- Written by: Maxim Gorky
- Original language: Russian
- Genre: Comedy
- Setting: A railway station five verstas away from the small town of Verkhneye Myamlino

= Reception (play) =

Reception (Встреча) is a one-act comedy by Maxim Gorky. It was first published in 1910, in Sovremenny Mir under its original title. Simultaneously it came out as a separate edition under the title Children (Дети), via the Berlin-based Ladyzhnikov Publishers.
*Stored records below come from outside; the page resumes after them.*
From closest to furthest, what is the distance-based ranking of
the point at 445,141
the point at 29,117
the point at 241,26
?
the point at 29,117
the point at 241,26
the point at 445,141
Gorky mentioned it in his 20 November 1910 letter to Mykhailo Kotsiubynsky: "I send you my Reception, perhaps it will make you smile," he wrote from Capri.

==Characters==
- Prince Svir-Mokshanski, of uncertain age, balding and frail
- Bubenhof, solid and behaves like a conqueror
- Mokey Zobnin, of around fifty, shifty, perky and prone to fantasizing
- Ivan Kichkin, old, fat and unhealthy
- Pyotr Tipunov, soft-spoken and peace-loving
- Kostya Zryakhov, a plump young man, speaks condescendingly and with unexpectedly long vowels
- Yevstigneyka, a disheveled character with eyes of a lunatic
- Tatyana Zobnina, a widow, stout and moving lazily
- Marya Viktorovna, a perky and lively girl
- Drunken passenger, Old woman with a petition, the Station master, Bykov the janitor, the Gendarme, the Telegraph man

==Synopsis==
Two rival families of the local merchants grudgingly unite to buy a huge plot of land from a local aristocrat, with a view to build a timber factory. The reception at the railway station astounds the Prince (who arrives with a German companion). He is delighted with the way how the people here admire him and are such pure and nice creatures, 'like children'. Some other locals (including a perpetuum mobile inventor) join the party with their pleas and complaints. The celebration turns sour when it transpires that the land has just been sold, to the German man.